ONE
Savea
I forgot the lettuce.
My eyes sprang open as my body knifed up in bed, the light sheets pooling around my waist as I stared blindly at the blackness of my room.
"Crap," I hissed, letting out a sigh.
On the dresser across from me, neon red numbers let me know it was five after ten. Reaching up, I rubbed my scratchy, swollen eyes that were adamantly objecting to the forty-minutes of sleep I had gotten after a grueling fifteen-hour shift at work.
But I'd forgotten the lettuce.
My legs swung off the side of the bed, soles touching down on the wide-plank hardwood floor. Scratchy and prone to blessing bare feet with splinters, it was in desperate need of sanding and refinishing.
It was on my list.
My list that was as long as my leg.
Someday, I would get to it all.
A steady drip drip drip met my ears as I rolled my neck, working out a crick.

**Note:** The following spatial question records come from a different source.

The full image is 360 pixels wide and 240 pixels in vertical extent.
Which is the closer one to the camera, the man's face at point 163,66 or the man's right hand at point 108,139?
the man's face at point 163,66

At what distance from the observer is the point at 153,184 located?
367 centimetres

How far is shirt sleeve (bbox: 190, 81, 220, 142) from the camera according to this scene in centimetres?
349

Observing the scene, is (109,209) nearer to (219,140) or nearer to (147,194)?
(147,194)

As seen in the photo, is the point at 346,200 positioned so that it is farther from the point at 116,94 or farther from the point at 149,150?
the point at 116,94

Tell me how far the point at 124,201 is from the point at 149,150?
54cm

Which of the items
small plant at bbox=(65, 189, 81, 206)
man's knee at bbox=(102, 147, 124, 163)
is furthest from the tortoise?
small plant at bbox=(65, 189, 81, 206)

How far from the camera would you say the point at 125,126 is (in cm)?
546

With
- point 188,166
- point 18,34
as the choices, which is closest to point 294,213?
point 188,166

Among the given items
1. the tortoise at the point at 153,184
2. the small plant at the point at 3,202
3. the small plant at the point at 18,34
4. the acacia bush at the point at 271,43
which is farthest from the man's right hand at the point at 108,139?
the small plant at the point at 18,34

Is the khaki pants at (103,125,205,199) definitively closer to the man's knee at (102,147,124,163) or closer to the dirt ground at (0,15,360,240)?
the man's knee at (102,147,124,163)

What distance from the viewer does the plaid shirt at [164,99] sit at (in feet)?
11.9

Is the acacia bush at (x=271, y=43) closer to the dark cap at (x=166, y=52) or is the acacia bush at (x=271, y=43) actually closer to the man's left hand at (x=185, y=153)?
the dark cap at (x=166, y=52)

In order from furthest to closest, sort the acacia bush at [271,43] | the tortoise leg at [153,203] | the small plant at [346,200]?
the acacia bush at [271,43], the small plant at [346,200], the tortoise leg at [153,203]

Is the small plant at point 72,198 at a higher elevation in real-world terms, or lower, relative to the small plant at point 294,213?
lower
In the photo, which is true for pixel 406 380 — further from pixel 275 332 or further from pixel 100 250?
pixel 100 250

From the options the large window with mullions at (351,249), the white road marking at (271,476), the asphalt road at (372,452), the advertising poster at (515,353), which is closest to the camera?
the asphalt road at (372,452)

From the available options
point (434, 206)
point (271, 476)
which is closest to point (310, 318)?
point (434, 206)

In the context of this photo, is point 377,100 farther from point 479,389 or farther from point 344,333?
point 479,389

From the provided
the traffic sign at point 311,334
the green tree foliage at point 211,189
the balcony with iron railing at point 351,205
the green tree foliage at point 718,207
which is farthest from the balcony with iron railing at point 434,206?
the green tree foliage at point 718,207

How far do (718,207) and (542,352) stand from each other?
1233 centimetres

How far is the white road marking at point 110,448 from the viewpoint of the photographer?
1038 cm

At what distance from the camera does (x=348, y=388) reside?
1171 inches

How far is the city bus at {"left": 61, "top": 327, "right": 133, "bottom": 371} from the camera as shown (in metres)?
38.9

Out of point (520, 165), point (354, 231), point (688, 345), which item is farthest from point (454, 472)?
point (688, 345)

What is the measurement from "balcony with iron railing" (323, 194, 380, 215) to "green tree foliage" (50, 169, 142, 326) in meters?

The sky had been pelting us with unyielding sheets of rain for two-and-a-half days. The sparse roof tiles and cracked tar allowed water to seep down through the ceiling.
Sliding my feet into slippers, I made my way across the room, finding a bucket in the closet - kept there for this very reason - I stuck it under the leak, making a mental note to check the ceiling for mold when I got back.
The roof, I decided, was high on the priority list.
But after the lettuce.
I jumped into jeans, slipped my feet into clogs, grabbed my purse, and made my way out of the front door, body hunched forward against the cold of the rain.
Maybe I should have just stayed home in bed, let it slide just this once. It wasn't a big deal in the grand picture of it all.
The hamsters and guinea pigs and chinchillas and various other small animals could make do without their lettuce. They wouldn't die. They wouldn't even go hungry. They did have the pelleted food and timothy hay to hold them over.
Most people would just give them the lettuce in the morning when they showed up to open the store.
But hamsters and guinea pigs and chinchillas and most small animals were nocturnal. They ate most of their food at night. The lettuce would sit and wilt if I put it in when I got there after too-little sleep in the morning.
As my useless windshield wipers smeared water across my line of vision, I cursed myself for driving all the way home instead of crashing on the couch or in the guest room of one of my friends like I usually did on nights when I would close and then open the next morning.
My friends - and my job - were situated right in the center of Navesink Bank. My little place was twenty minutes out in a rural nowhere land that I loved deeply but spent very little time at since my boss was dragging his feet about hiring new help, so I was pulling doubles most days of the week.
I probably should have just set up a foldaway bed in the break room at this rate, I decided as I parked across the street from the strip of storefronts. All had low, brown, slanted roofs, brown brick fronts, and two giant window panes on either side of their glass front doors. Nothing had changed on this side street of town in at least two decades, I'd swear. The businesses that were still around were the same mom-and-pops that had been there when I was a kid. A gold buying store; a hairdresser that featured women who went to cosmetology school in the eighties - and refused to learn any new techniques since - where only women stuck in a time warp of Aqua Net and teasing went for trims; an antique shop, and, of course, Howie's Pets.
Where I worked.
Where I had been hired by Howie himself back before he passed, handing over the reins to his son Harold. The ever-present Howie was replaced by the often-absent Harry who, while he was knowledgeable about all the animals and seemed to care about them, did not, in any way shape or form, enjoy the business end of running a pet store.
"Come on," I grumbled, the key sticking, refusing to turn until the third try. WD-40, I reminded myself. I needed to grab some and deal with the situation once and for all.
The overhead lights were off in the front where the register was situated to the right, and to the left where dog and cat food were stacked in rows. But the tanks on top of the fish tanks along the back wall were set to moonlight mode, as were the lights above the bird enclosures.
In the center of the store where all the tanks for the small animals were arranged, the lights over their cages were set to low light, giving them just enough to be able to find their ways around their enclosures.